J'ai parcouru tous les climats, et partout je n'y ai trouvé que du déplaisir. J'ai fréquenté les cours ; j'ai accompagné la marche des armées ; j'ai langui dans l'infection des cachots. J'ai éprouvé tout ce que l'opulence et la misère ont de vicissitudes : cinq fois je me suis vu près de l'échafaud, et que de peines pour m'y dérober ! haï par le genre humain, poursuivi, chassé de partout, en butte aux calomnies les plus atroces, sans patrie, sans foyers, sans amis, est-il encore quelque infortune en réserve pour moi ? la pensée peut-elle en imaginer de nouvelles ?

Saint-Léon

J'empoisonnais tout ce qui m'approchait.

Ci-dessous quelques fragments de l'édition Otrante de Saint-Léon, histoire du seizième siècle.

- Pourquoi n'écrit-il pas de nouveau roman ?
- Parce qu'il en mourrait.
- Et qu'est ce que cela ferait ? Nous aurions ainsi un autre Saint-Léon.
(Byron)

Les progrès de la science et de la médecine et les écrits de certains intellectuels font naître en cette fin de dix-huitième siècle le rêve de l’homme immortel. Certains ouvrages défendent la thèse selon laquelle les avancées scientifiques présentes et à venir permettront d’atteindre cette possible immortalité ou à défaut exceptionnelle longévité. Godwin, s’il partage cette croyance, ne croit en revanche pas plus au salut par la science qu’à une éventuelle intervention ou volonté divine. L’homme est perfectible et cet état adamique, qu’il s’agisse d’une forme d’immortalité ou du moins de perfection de l’individu, ne peut, selon lui, être que le résultat de l’évolution, des connaissances et de la raison.

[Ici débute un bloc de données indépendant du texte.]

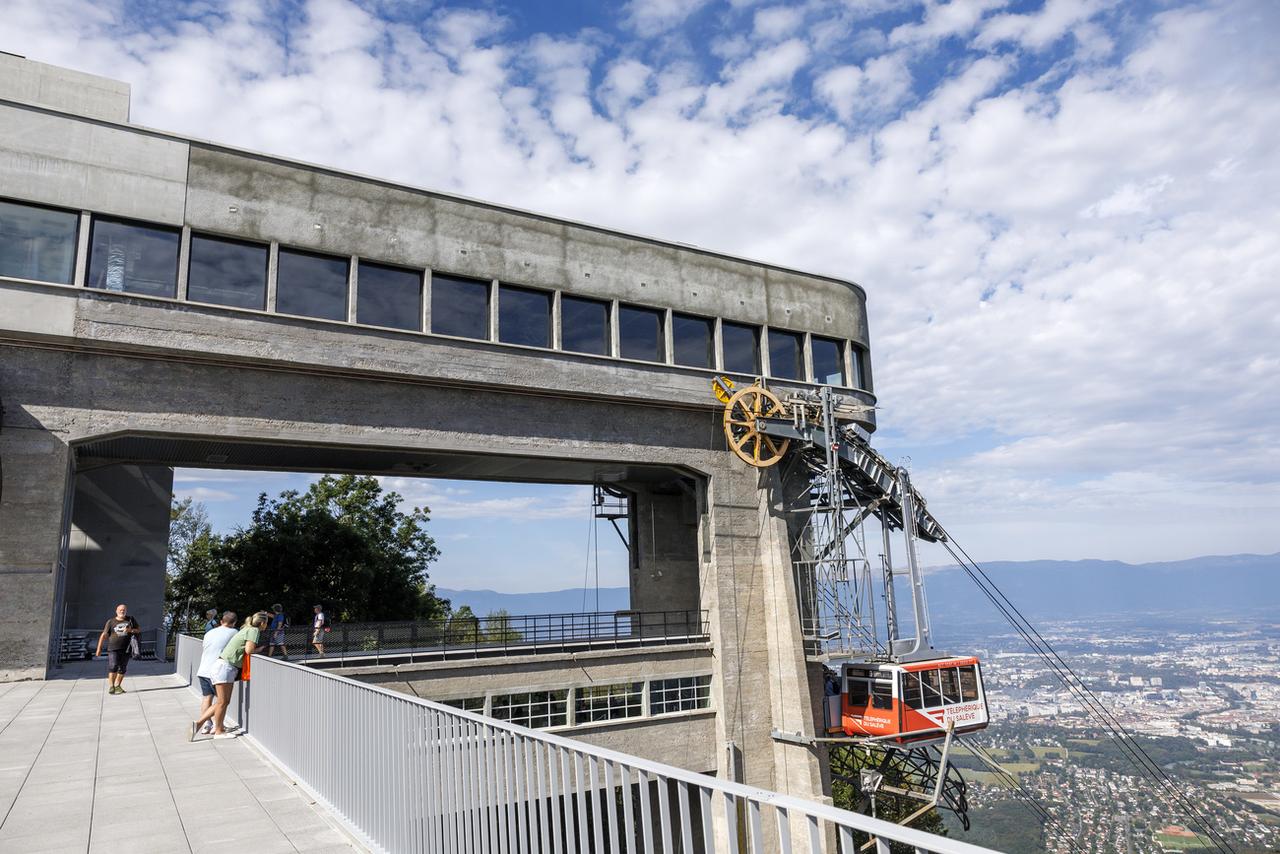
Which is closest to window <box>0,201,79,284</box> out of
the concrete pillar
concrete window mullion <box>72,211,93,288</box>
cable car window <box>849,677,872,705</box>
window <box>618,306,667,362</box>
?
concrete window mullion <box>72,211,93,288</box>

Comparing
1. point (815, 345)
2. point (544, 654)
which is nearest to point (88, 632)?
point (544, 654)

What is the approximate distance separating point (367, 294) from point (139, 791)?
17.0 metres

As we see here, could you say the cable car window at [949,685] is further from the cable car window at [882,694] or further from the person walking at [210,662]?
the person walking at [210,662]

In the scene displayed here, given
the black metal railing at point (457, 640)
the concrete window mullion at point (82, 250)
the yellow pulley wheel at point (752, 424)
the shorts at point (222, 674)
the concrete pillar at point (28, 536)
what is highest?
the concrete window mullion at point (82, 250)

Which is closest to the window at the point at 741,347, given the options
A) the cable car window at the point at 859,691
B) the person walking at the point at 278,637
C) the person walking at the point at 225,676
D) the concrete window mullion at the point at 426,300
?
the concrete window mullion at the point at 426,300

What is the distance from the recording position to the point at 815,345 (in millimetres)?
33531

A ces croyances s’ajoute un goût prononcé du public anglais pour les romans gothiques nationaux, les traductions de romans gothiques allemands ou autres Bundesroman (romans sur les sociétés secrètes), et un engouement pour la figure de l’alchimiste et des secrets Rose-Croix. Les ouvrages sur le sujet, satiristes, volontairement fantaisistes ou prétendument sérieux, ne manquent pas. L’alchimiste Rose-Croix, toujours sombre et caricaturé se retrouve dans de nombreux romans tant anglais qu’allemands, et même une revue comme le Monthly Review se fait l’écho en 1795 de cet intérêt croissant pour la pierre philosophale, l’élixir de vie, et autres secrets Rosicruciens.

William Godwin va répondre à la demande du public en produisant une oeuvre nouvelle, ouvrage « moral » ou philosophique tout autant que récit initiatique — s’il ne s’agit d’une fable, dont Godwin était grand amateur — qui mêle éléments du gothique et rosicrucianisme. « Godwin was the first to embody in a romance the ideas of the Rosicrucians »1.

L’enfer n’est qu’une invention puérile des prêtres, pour amuser les enfants et les sots.

Seizième siècle, descendant des soldats des croisades, perte au jeu, paysages alpins, orage et dévastation, mystérieux tentateur qui propose un pacte ou secret d’immortalité, fuite, persécution, emprisonnements, juges de l’Inquisition, France, Espagne, Suisse, Italie et Hongrie, alchimie et pierre philosophale, châteaux, cachots, incendie et souterrains, famine, guerre et dévastation de la Hongrie, prince de Transylvanie dont le château a été pillé et rasé et dont la femme et les enfants ont été massacrés […]

De mon temps, et depuis près d’un siècle, l’occupation principale des hommes d’un travail opiniâtre et constant, a été le grand secret de la nature, le grand oeuvre dans ses deux branches inséparables, l’art de multiplier l’or et de défier les infirmités de la vieillesse et la faux de la mort.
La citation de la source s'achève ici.